Postos continuam respeitando adequação de preços de combustíveis em São Luís

Na semana de 4 a 10 de agosto, o menor valor cobrado pelo litro da gasolina em São Luís foi de R$ 2,99 no posto Pit Stop, no Anil. O valor é R$ 0,50 mais barato que o cobrado até 28 de julho. Uma vez que os carros precisam, em média, de 48 litros para completar o tanque, os consumidores podem economizar até R$ 24 em cada abastecimento.

A pesquisa é uma das ferramentas de fiscalização da decisão judicial que, desde maio passado, exigiu adequação dos preços de gasolina e diesel em São Luís, e estabeleceu multa de R$ 20 mil/dia em caso de descumprimento da decisão.

A decisão em caráter liminar foi decorrente de Ação Civil Pública ajuizada pela Rede Estadual em Defesa do Consumidor (RedCon) contra o aumento abusivo dos postos de combustíveis da capital maranhense registrado na época.
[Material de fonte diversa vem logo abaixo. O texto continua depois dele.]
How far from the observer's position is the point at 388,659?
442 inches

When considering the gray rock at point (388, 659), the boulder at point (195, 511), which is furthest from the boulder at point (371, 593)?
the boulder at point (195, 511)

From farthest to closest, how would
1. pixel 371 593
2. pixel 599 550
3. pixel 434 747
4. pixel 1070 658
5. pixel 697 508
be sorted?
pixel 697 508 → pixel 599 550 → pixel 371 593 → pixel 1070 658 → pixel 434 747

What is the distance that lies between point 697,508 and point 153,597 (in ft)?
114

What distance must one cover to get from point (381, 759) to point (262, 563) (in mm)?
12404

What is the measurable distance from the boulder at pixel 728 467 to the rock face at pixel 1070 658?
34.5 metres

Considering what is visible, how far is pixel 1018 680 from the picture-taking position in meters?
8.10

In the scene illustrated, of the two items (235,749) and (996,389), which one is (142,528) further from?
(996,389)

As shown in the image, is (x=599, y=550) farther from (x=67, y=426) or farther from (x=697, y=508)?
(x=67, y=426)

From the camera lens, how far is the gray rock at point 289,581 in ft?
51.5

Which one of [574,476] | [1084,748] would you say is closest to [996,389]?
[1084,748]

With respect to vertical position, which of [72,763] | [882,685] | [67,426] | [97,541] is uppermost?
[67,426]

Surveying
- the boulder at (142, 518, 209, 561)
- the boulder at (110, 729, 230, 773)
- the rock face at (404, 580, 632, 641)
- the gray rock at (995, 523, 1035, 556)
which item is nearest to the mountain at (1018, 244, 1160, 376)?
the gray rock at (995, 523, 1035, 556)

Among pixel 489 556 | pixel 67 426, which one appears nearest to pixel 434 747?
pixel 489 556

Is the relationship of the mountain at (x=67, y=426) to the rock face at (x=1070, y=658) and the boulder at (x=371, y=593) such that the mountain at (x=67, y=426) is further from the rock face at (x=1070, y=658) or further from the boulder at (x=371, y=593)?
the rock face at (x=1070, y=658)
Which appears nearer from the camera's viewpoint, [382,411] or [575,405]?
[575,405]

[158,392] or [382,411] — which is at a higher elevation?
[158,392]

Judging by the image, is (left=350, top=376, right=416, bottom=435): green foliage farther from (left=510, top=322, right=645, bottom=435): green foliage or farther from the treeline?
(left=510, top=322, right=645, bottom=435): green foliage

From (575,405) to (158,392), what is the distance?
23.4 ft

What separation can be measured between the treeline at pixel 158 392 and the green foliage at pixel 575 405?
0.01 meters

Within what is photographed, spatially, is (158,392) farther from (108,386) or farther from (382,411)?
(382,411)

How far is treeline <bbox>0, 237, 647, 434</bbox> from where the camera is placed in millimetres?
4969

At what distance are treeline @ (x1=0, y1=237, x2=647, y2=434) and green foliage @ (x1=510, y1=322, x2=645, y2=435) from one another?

A Ação também pretende a reparação, por danos morais coletivos, na quantia de R$ 70 mil; e por danos sociais em R$ 100 mil; valores que ao final do julgamento da ação, se favorável à RedCon, deverão ser revertidos ao Fundo Estadual de Defesa dos Direitos dos Consumidores (Lei 8.044/2003) para aplicação em políticas públicas de defesa do consumidor.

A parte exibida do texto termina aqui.